The Court: . . . So if it’s continued at this rate, you all are probably not going to get any dates until March or April based on the Court’s calendar. Does this present another issue for the Commonwealth? I mean, the time would count against you as well, I think.

[The Commonwealth]: Yes, it would.

The Court: The time is going to count against the Commonwealth for a continuance request if you all are making this change at the last minute, although the preliminary hearing was in February. . . . It seems unfair to count the time against the defense if the Commonwealth made the change at the last minute even, though the preliminary hearing was in February. That’s what I am saying. . . .

[The Commonwealth]: Well, certainly, Judge, if the Court is not inclined to run the time against the defendant—because, again, the nature of the charges has not changed. The defense might have changed, but the charge has not changed. We don’t feel that the time should run against the Commonwealth but against the defendant. If the Court is inclined to do so, certainly we would be outside of speedy trial, and the Commonwealth would have a different motion. The motion would be to nol-pros, and we would certainly reindict.

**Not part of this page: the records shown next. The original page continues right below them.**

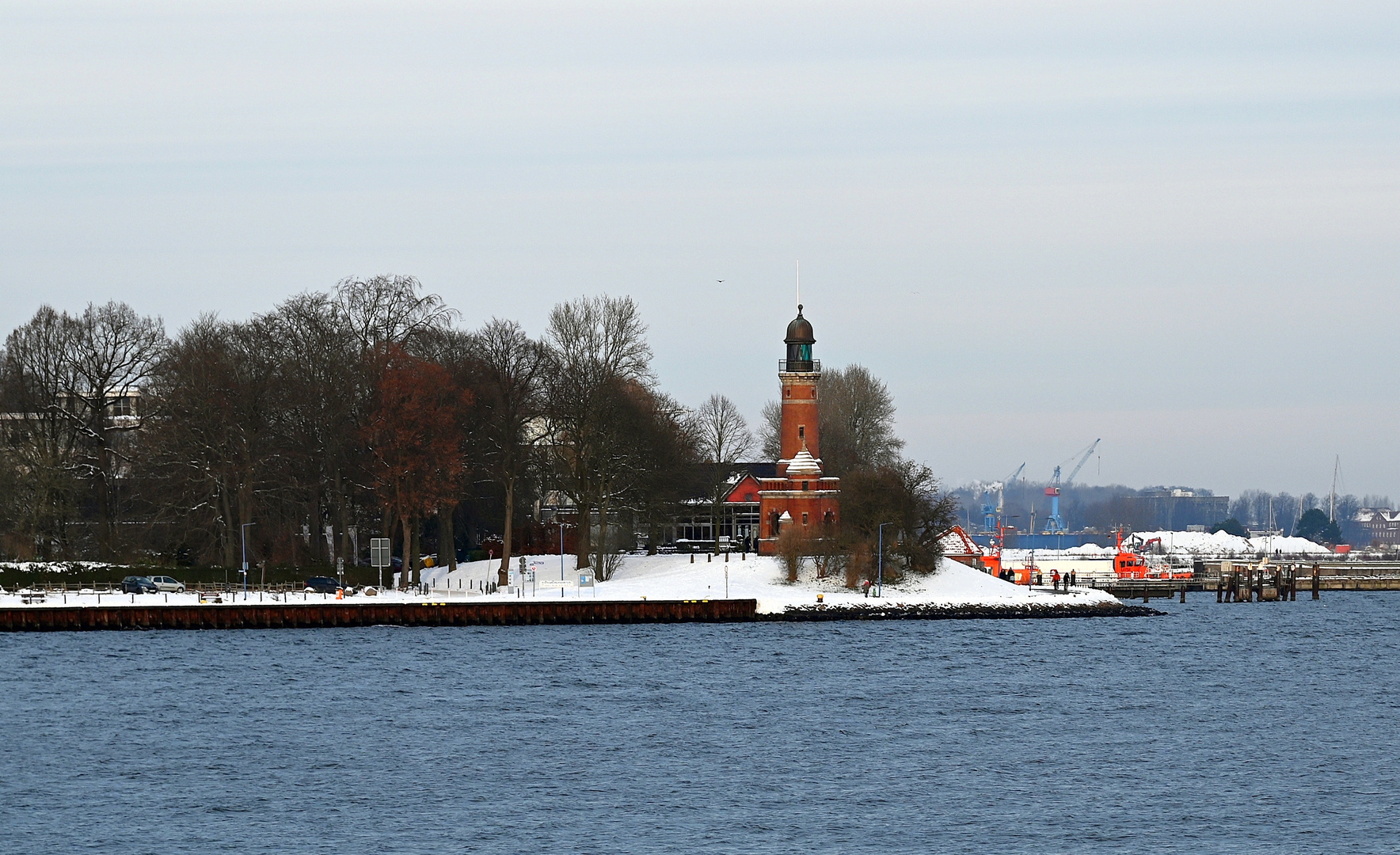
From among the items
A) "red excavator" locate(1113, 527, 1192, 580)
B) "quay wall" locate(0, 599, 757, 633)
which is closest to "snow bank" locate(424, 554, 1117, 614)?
"quay wall" locate(0, 599, 757, 633)

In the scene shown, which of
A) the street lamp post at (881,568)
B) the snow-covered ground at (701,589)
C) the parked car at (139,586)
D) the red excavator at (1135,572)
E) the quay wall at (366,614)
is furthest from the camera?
the red excavator at (1135,572)

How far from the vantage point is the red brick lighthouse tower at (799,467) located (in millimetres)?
108938

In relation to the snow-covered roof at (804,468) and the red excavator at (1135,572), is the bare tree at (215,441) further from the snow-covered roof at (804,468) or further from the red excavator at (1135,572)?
the red excavator at (1135,572)

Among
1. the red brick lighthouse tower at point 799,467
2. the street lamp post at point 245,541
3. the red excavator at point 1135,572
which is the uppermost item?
the red brick lighthouse tower at point 799,467

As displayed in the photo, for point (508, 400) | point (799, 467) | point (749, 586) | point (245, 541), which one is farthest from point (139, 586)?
point (799, 467)

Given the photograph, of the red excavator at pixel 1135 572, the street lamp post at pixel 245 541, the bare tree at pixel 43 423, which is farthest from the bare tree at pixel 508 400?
the red excavator at pixel 1135 572

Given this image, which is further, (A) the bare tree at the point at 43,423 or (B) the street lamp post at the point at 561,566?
(B) the street lamp post at the point at 561,566

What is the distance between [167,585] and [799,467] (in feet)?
121

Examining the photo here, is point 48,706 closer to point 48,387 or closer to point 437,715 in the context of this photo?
point 437,715

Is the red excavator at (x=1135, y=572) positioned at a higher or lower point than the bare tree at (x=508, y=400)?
lower

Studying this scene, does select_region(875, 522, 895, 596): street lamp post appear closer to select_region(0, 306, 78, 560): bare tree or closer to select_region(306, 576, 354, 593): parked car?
select_region(306, 576, 354, 593): parked car

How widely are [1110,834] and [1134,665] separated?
37354 mm

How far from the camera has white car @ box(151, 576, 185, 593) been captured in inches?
3767

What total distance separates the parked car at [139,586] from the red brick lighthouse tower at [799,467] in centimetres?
3578
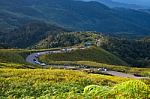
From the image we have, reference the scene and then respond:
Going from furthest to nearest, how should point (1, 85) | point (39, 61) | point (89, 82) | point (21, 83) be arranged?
point (39, 61) → point (89, 82) → point (21, 83) → point (1, 85)

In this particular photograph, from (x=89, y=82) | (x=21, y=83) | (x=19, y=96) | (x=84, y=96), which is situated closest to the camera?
(x=84, y=96)

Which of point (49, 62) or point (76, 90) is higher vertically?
point (76, 90)

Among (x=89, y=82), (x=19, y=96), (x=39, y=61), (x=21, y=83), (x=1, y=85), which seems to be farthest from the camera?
(x=39, y=61)

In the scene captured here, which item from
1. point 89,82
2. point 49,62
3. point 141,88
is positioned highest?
point 141,88

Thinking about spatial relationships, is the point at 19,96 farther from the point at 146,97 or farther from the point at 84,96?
the point at 146,97

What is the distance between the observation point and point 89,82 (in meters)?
35.8

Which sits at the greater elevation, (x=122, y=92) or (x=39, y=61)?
(x=122, y=92)

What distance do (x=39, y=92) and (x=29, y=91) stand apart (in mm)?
922

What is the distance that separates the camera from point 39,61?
185 meters

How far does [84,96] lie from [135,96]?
4.31m

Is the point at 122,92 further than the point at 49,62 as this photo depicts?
No

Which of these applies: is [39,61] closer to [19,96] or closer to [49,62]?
[49,62]

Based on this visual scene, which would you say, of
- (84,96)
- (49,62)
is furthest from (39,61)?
(84,96)

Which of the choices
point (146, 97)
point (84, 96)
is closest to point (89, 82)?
point (84, 96)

-3- The Court: I haven’t decided yet. I was just wondering logistically what your proposal would be. I think the issue is, if you amend the indictment and it doesn’t change the elements, which it does sound like you are asking to change the elements, then it’s unfair to ask the defense to proceed today.

[The Commonwealth]: But case law says you don’t look at the change in the elements, but you look at the nature of the underlying offense and the actions of the defendant. But I understand what the Court is saying.

Before the circuit court ruled on the motion to amend, Paulding stated,

if the Commonwealth does make a motion to nol-pros, I would argue this is not good cause. I would argue that this has been a year in which we’ve been proceeding under one theory of the case until 4:45 yesterday. That would not be good cause simply because they would have to amend the warrant and continue the matter.

The circuit court found, “the Commonwealth is entitled to make these amendments. So

I’m going to grant the Commonwealth’s motion and note the defense’s objection.” The

Commonwealth then inquired if the court would run the time against the Commonwealth, and

the circuit court responded, “I haven’t decided that since no one has filed that motion.” In an

apparent attempt to schedule the matter within speedy trial, the parties agreed to a January 2,

2025 trial date. When the Commonwealth again inquired if the court would “be counting the

time against the Commonwealth,” the circuit court again responded, “I don’t think I’m going to

decide that now, but if you file a motion, we can discuss that.” Paulding then asked the court to

recognize two witnesses for the January 2 trial date and requested that Riley be given a bond.

After hearing argument for bond and the Commonwealth’s objection, the circuit court awarded

Riley a $10,000 secured bond and the matter was concluded.